→ EXTRACT:
○ ○ ○ ○ ○ ○ ○
Jupiter is incredulous to hear all this, until Stinger tells her, “You would rather believe that in all of these vast galaxies, with all these planets, yours is the only one that can sustain (intelligent) life?” The scene is reminiscent of the one in the Wachowskis’ Matrix, in which Keanu Reeves’ Neo learns of the true nature of the world from Laurence Fishburne’s Morpheus.
Jupiter’s adventures now begin in earnest as she travels back and forth between planets, dealing with the intrigues of the Abrasax  siblings (Balem, Titus, Kalique); repeated attempts on her life; the bureaucratic intricacies of claiming her legacy (in one scene most viewers will recognise, Jupiter and her entourage are shunted from one department to another, all so she can get her ‘seal’ to assert her claim on earth. In the end, a bribe is what gets the job done); trying to save earth; and of course, dealing with her feelings for Caine.
For a heroine at the centre of such an epic fantasy, however, Jupiter has little to do. Mostly, she is required to wear outlandishly gorgeous clothes while waiting for Caine to save her from all kinds of situations. Coming from the filmmakers who created a character like Trinity in The Matrix, Jupiter’s passivity is disappointing. And Mila Kunis’s portrayal of Jupiter, which has all the emotiveness of a wooden doll, lets the film down.
Also disappointing is Sean Bean’s role, which feels like an afterthought. For fans of the actor, who previously played Boromir in the Lord of the Rings franchise and Ned Stark in Game of Thrones, this must seem like a waste of his talents indeed. As for Channing Tatum and Eddie Redmayne, who have just been seen in their Oscar-nominated films Foxcatcher and Theory of Everything respectively, Jupiter Ascending sees them do their best (though their “bests” differs widely). Tatum plays the unidimensional Caine competently, but the real delight is Redmayne, who does a complete about-turn from the sweet, gawky depiction of Stephen Hawking from his previous film, and transforms into cold, creepy Balem.
○ ○ ○ ○ ○ ○ ○
→ DATA ENTRIES:

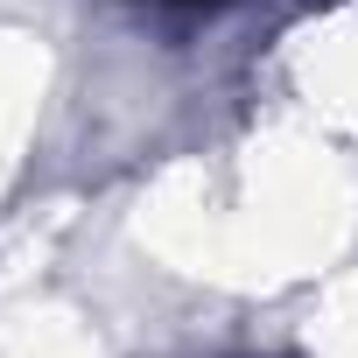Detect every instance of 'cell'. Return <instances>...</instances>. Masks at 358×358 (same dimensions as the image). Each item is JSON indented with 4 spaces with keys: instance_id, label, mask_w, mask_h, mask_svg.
<instances>
[{
    "instance_id": "cell-1",
    "label": "cell",
    "mask_w": 358,
    "mask_h": 358,
    "mask_svg": "<svg viewBox=\"0 0 358 358\" xmlns=\"http://www.w3.org/2000/svg\"><path fill=\"white\" fill-rule=\"evenodd\" d=\"M169 8H225V0H169Z\"/></svg>"
}]
</instances>
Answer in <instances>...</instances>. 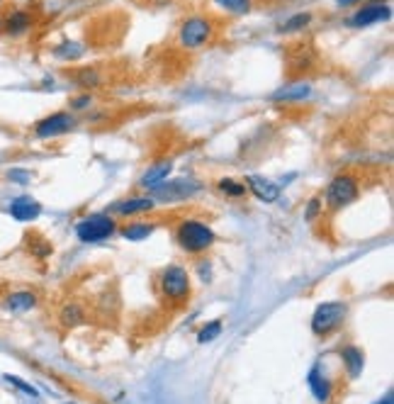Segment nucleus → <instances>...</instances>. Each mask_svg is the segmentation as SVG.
<instances>
[{"mask_svg":"<svg viewBox=\"0 0 394 404\" xmlns=\"http://www.w3.org/2000/svg\"><path fill=\"white\" fill-rule=\"evenodd\" d=\"M8 181H13L15 186H27L32 181V173L24 168H13V171H8Z\"/></svg>","mask_w":394,"mask_h":404,"instance_id":"nucleus-32","label":"nucleus"},{"mask_svg":"<svg viewBox=\"0 0 394 404\" xmlns=\"http://www.w3.org/2000/svg\"><path fill=\"white\" fill-rule=\"evenodd\" d=\"M156 227L158 224L153 222V219L134 217V219H129V222L120 224V227H117V234H120L125 242H144V239H148L153 232H156Z\"/></svg>","mask_w":394,"mask_h":404,"instance_id":"nucleus-13","label":"nucleus"},{"mask_svg":"<svg viewBox=\"0 0 394 404\" xmlns=\"http://www.w3.org/2000/svg\"><path fill=\"white\" fill-rule=\"evenodd\" d=\"M199 183L197 181H168L161 183V186L146 190V195H151L156 202H178V200H190L192 195L199 193Z\"/></svg>","mask_w":394,"mask_h":404,"instance_id":"nucleus-9","label":"nucleus"},{"mask_svg":"<svg viewBox=\"0 0 394 404\" xmlns=\"http://www.w3.org/2000/svg\"><path fill=\"white\" fill-rule=\"evenodd\" d=\"M173 239L178 249L188 256H202L217 244V234L207 222L197 217H183L173 227Z\"/></svg>","mask_w":394,"mask_h":404,"instance_id":"nucleus-2","label":"nucleus"},{"mask_svg":"<svg viewBox=\"0 0 394 404\" xmlns=\"http://www.w3.org/2000/svg\"><path fill=\"white\" fill-rule=\"evenodd\" d=\"M156 200L151 195H132V197H122V200H115L110 204L107 212L112 217H122V219H134L141 217V214H151L156 209Z\"/></svg>","mask_w":394,"mask_h":404,"instance_id":"nucleus-10","label":"nucleus"},{"mask_svg":"<svg viewBox=\"0 0 394 404\" xmlns=\"http://www.w3.org/2000/svg\"><path fill=\"white\" fill-rule=\"evenodd\" d=\"M348 305L344 300H334V302H321L311 314V334L326 339V336L336 334L341 326L346 324Z\"/></svg>","mask_w":394,"mask_h":404,"instance_id":"nucleus-5","label":"nucleus"},{"mask_svg":"<svg viewBox=\"0 0 394 404\" xmlns=\"http://www.w3.org/2000/svg\"><path fill=\"white\" fill-rule=\"evenodd\" d=\"M171 173H173V158H161V161H153V163H148V168L141 173V178H139L136 186H139L141 190H151V188L166 183Z\"/></svg>","mask_w":394,"mask_h":404,"instance_id":"nucleus-11","label":"nucleus"},{"mask_svg":"<svg viewBox=\"0 0 394 404\" xmlns=\"http://www.w3.org/2000/svg\"><path fill=\"white\" fill-rule=\"evenodd\" d=\"M83 54H85V47H83V44H78V42H64V44H59V47L54 49L56 59H64V61H76V59H80Z\"/></svg>","mask_w":394,"mask_h":404,"instance_id":"nucleus-25","label":"nucleus"},{"mask_svg":"<svg viewBox=\"0 0 394 404\" xmlns=\"http://www.w3.org/2000/svg\"><path fill=\"white\" fill-rule=\"evenodd\" d=\"M217 190L222 193V195H227V197H234V200H241V197H246V193H248L246 183L234 181V178H219Z\"/></svg>","mask_w":394,"mask_h":404,"instance_id":"nucleus-22","label":"nucleus"},{"mask_svg":"<svg viewBox=\"0 0 394 404\" xmlns=\"http://www.w3.org/2000/svg\"><path fill=\"white\" fill-rule=\"evenodd\" d=\"M76 125H78V120L73 112H51L34 125V137L37 139H54V137L73 132Z\"/></svg>","mask_w":394,"mask_h":404,"instance_id":"nucleus-8","label":"nucleus"},{"mask_svg":"<svg viewBox=\"0 0 394 404\" xmlns=\"http://www.w3.org/2000/svg\"><path fill=\"white\" fill-rule=\"evenodd\" d=\"M360 197V178L356 173H339L331 178V183L326 186V190L321 193L324 200V209L329 214L341 212L348 204H353Z\"/></svg>","mask_w":394,"mask_h":404,"instance_id":"nucleus-3","label":"nucleus"},{"mask_svg":"<svg viewBox=\"0 0 394 404\" xmlns=\"http://www.w3.org/2000/svg\"><path fill=\"white\" fill-rule=\"evenodd\" d=\"M5 380L10 382L13 387H17L20 392H24V395H29V397H39V392H37V387H32L29 382H24V380H20L17 375H5Z\"/></svg>","mask_w":394,"mask_h":404,"instance_id":"nucleus-31","label":"nucleus"},{"mask_svg":"<svg viewBox=\"0 0 394 404\" xmlns=\"http://www.w3.org/2000/svg\"><path fill=\"white\" fill-rule=\"evenodd\" d=\"M246 190L260 202H275L280 197V186L263 176H246Z\"/></svg>","mask_w":394,"mask_h":404,"instance_id":"nucleus-15","label":"nucleus"},{"mask_svg":"<svg viewBox=\"0 0 394 404\" xmlns=\"http://www.w3.org/2000/svg\"><path fill=\"white\" fill-rule=\"evenodd\" d=\"M59 324L64 326V329H76V326H83L85 321H88V312H85V307L78 302V300H69L64 307L59 309Z\"/></svg>","mask_w":394,"mask_h":404,"instance_id":"nucleus-18","label":"nucleus"},{"mask_svg":"<svg viewBox=\"0 0 394 404\" xmlns=\"http://www.w3.org/2000/svg\"><path fill=\"white\" fill-rule=\"evenodd\" d=\"M156 295L161 300L163 307L168 309H183L188 302H190L192 295V278L188 273L185 265L181 263H171L156 275Z\"/></svg>","mask_w":394,"mask_h":404,"instance_id":"nucleus-1","label":"nucleus"},{"mask_svg":"<svg viewBox=\"0 0 394 404\" xmlns=\"http://www.w3.org/2000/svg\"><path fill=\"white\" fill-rule=\"evenodd\" d=\"M10 214H13V219H17V222H34V219L42 214V204L29 195L15 197V200L10 202Z\"/></svg>","mask_w":394,"mask_h":404,"instance_id":"nucleus-20","label":"nucleus"},{"mask_svg":"<svg viewBox=\"0 0 394 404\" xmlns=\"http://www.w3.org/2000/svg\"><path fill=\"white\" fill-rule=\"evenodd\" d=\"M311 95V83L309 81H297V83H288L283 85V88H278L273 95H270V100L273 102H302L307 100Z\"/></svg>","mask_w":394,"mask_h":404,"instance_id":"nucleus-19","label":"nucleus"},{"mask_svg":"<svg viewBox=\"0 0 394 404\" xmlns=\"http://www.w3.org/2000/svg\"><path fill=\"white\" fill-rule=\"evenodd\" d=\"M339 356H341V363H344L348 380H358L363 368H365V354H363V349H358L356 344H346L341 346Z\"/></svg>","mask_w":394,"mask_h":404,"instance_id":"nucleus-17","label":"nucleus"},{"mask_svg":"<svg viewBox=\"0 0 394 404\" xmlns=\"http://www.w3.org/2000/svg\"><path fill=\"white\" fill-rule=\"evenodd\" d=\"M0 27L8 37H22L34 27V15L29 10H13L5 20H0Z\"/></svg>","mask_w":394,"mask_h":404,"instance_id":"nucleus-14","label":"nucleus"},{"mask_svg":"<svg viewBox=\"0 0 394 404\" xmlns=\"http://www.w3.org/2000/svg\"><path fill=\"white\" fill-rule=\"evenodd\" d=\"M76 83L80 85V88H100L102 85V76L100 71L95 69V66H83V69L76 74Z\"/></svg>","mask_w":394,"mask_h":404,"instance_id":"nucleus-23","label":"nucleus"},{"mask_svg":"<svg viewBox=\"0 0 394 404\" xmlns=\"http://www.w3.org/2000/svg\"><path fill=\"white\" fill-rule=\"evenodd\" d=\"M214 5L229 15H248L253 8V0H214Z\"/></svg>","mask_w":394,"mask_h":404,"instance_id":"nucleus-26","label":"nucleus"},{"mask_svg":"<svg viewBox=\"0 0 394 404\" xmlns=\"http://www.w3.org/2000/svg\"><path fill=\"white\" fill-rule=\"evenodd\" d=\"M360 3H365V0H336V5H341V8H358Z\"/></svg>","mask_w":394,"mask_h":404,"instance_id":"nucleus-34","label":"nucleus"},{"mask_svg":"<svg viewBox=\"0 0 394 404\" xmlns=\"http://www.w3.org/2000/svg\"><path fill=\"white\" fill-rule=\"evenodd\" d=\"M39 305V295L32 290H13L10 295L3 298V307L13 314H24V312H32Z\"/></svg>","mask_w":394,"mask_h":404,"instance_id":"nucleus-16","label":"nucleus"},{"mask_svg":"<svg viewBox=\"0 0 394 404\" xmlns=\"http://www.w3.org/2000/svg\"><path fill=\"white\" fill-rule=\"evenodd\" d=\"M314 61H316V56H314V51H311L309 44H293V49L288 51L290 71H295V74H304V71H309Z\"/></svg>","mask_w":394,"mask_h":404,"instance_id":"nucleus-21","label":"nucleus"},{"mask_svg":"<svg viewBox=\"0 0 394 404\" xmlns=\"http://www.w3.org/2000/svg\"><path fill=\"white\" fill-rule=\"evenodd\" d=\"M222 329H224V321L222 319H212L209 324H204L197 334V341L199 344H212L214 339L222 336Z\"/></svg>","mask_w":394,"mask_h":404,"instance_id":"nucleus-28","label":"nucleus"},{"mask_svg":"<svg viewBox=\"0 0 394 404\" xmlns=\"http://www.w3.org/2000/svg\"><path fill=\"white\" fill-rule=\"evenodd\" d=\"M375 404H394V397H392V392H387V395L382 397V400H377Z\"/></svg>","mask_w":394,"mask_h":404,"instance_id":"nucleus-35","label":"nucleus"},{"mask_svg":"<svg viewBox=\"0 0 394 404\" xmlns=\"http://www.w3.org/2000/svg\"><path fill=\"white\" fill-rule=\"evenodd\" d=\"M197 273L202 283H212V263L207 258H199L197 260Z\"/></svg>","mask_w":394,"mask_h":404,"instance_id":"nucleus-33","label":"nucleus"},{"mask_svg":"<svg viewBox=\"0 0 394 404\" xmlns=\"http://www.w3.org/2000/svg\"><path fill=\"white\" fill-rule=\"evenodd\" d=\"M27 251L32 253L34 258L44 260L54 253V246H51V242L44 237H27Z\"/></svg>","mask_w":394,"mask_h":404,"instance_id":"nucleus-24","label":"nucleus"},{"mask_svg":"<svg viewBox=\"0 0 394 404\" xmlns=\"http://www.w3.org/2000/svg\"><path fill=\"white\" fill-rule=\"evenodd\" d=\"M3 3H5V0H0V5H3Z\"/></svg>","mask_w":394,"mask_h":404,"instance_id":"nucleus-36","label":"nucleus"},{"mask_svg":"<svg viewBox=\"0 0 394 404\" xmlns=\"http://www.w3.org/2000/svg\"><path fill=\"white\" fill-rule=\"evenodd\" d=\"M307 385H309L311 395H314V400L319 404H329L331 397H334V382H331V377H326V372L319 365H314L309 370Z\"/></svg>","mask_w":394,"mask_h":404,"instance_id":"nucleus-12","label":"nucleus"},{"mask_svg":"<svg viewBox=\"0 0 394 404\" xmlns=\"http://www.w3.org/2000/svg\"><path fill=\"white\" fill-rule=\"evenodd\" d=\"M319 217H324V200H321V195H314L304 207V219L307 222H316Z\"/></svg>","mask_w":394,"mask_h":404,"instance_id":"nucleus-29","label":"nucleus"},{"mask_svg":"<svg viewBox=\"0 0 394 404\" xmlns=\"http://www.w3.org/2000/svg\"><path fill=\"white\" fill-rule=\"evenodd\" d=\"M390 18H392L390 0H367V3L358 5L356 13L348 18V27L363 29V27H370V25L385 22V20H390Z\"/></svg>","mask_w":394,"mask_h":404,"instance_id":"nucleus-7","label":"nucleus"},{"mask_svg":"<svg viewBox=\"0 0 394 404\" xmlns=\"http://www.w3.org/2000/svg\"><path fill=\"white\" fill-rule=\"evenodd\" d=\"M311 25V13H297L293 18H288L283 22V27H280V32L290 34V32H300V29L309 27Z\"/></svg>","mask_w":394,"mask_h":404,"instance_id":"nucleus-27","label":"nucleus"},{"mask_svg":"<svg viewBox=\"0 0 394 404\" xmlns=\"http://www.w3.org/2000/svg\"><path fill=\"white\" fill-rule=\"evenodd\" d=\"M93 102H95L93 95L83 93V95H76V98H71L69 107H71V112H85V110H90V107H93Z\"/></svg>","mask_w":394,"mask_h":404,"instance_id":"nucleus-30","label":"nucleus"},{"mask_svg":"<svg viewBox=\"0 0 394 404\" xmlns=\"http://www.w3.org/2000/svg\"><path fill=\"white\" fill-rule=\"evenodd\" d=\"M117 227H120L117 217H112L110 212H93V214H85L83 219H78V224H76V237L83 244H98L115 237Z\"/></svg>","mask_w":394,"mask_h":404,"instance_id":"nucleus-6","label":"nucleus"},{"mask_svg":"<svg viewBox=\"0 0 394 404\" xmlns=\"http://www.w3.org/2000/svg\"><path fill=\"white\" fill-rule=\"evenodd\" d=\"M214 32H217V22L209 15H190L178 27V47L185 51H197L212 42Z\"/></svg>","mask_w":394,"mask_h":404,"instance_id":"nucleus-4","label":"nucleus"}]
</instances>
○ ○ ○ ○ ○ ○ ○
→ EXERCISE DESCRIPTION:
According to the film review above, what finally gets Jupiter her seal?

→ EXERCISE RESULT:
A bribe.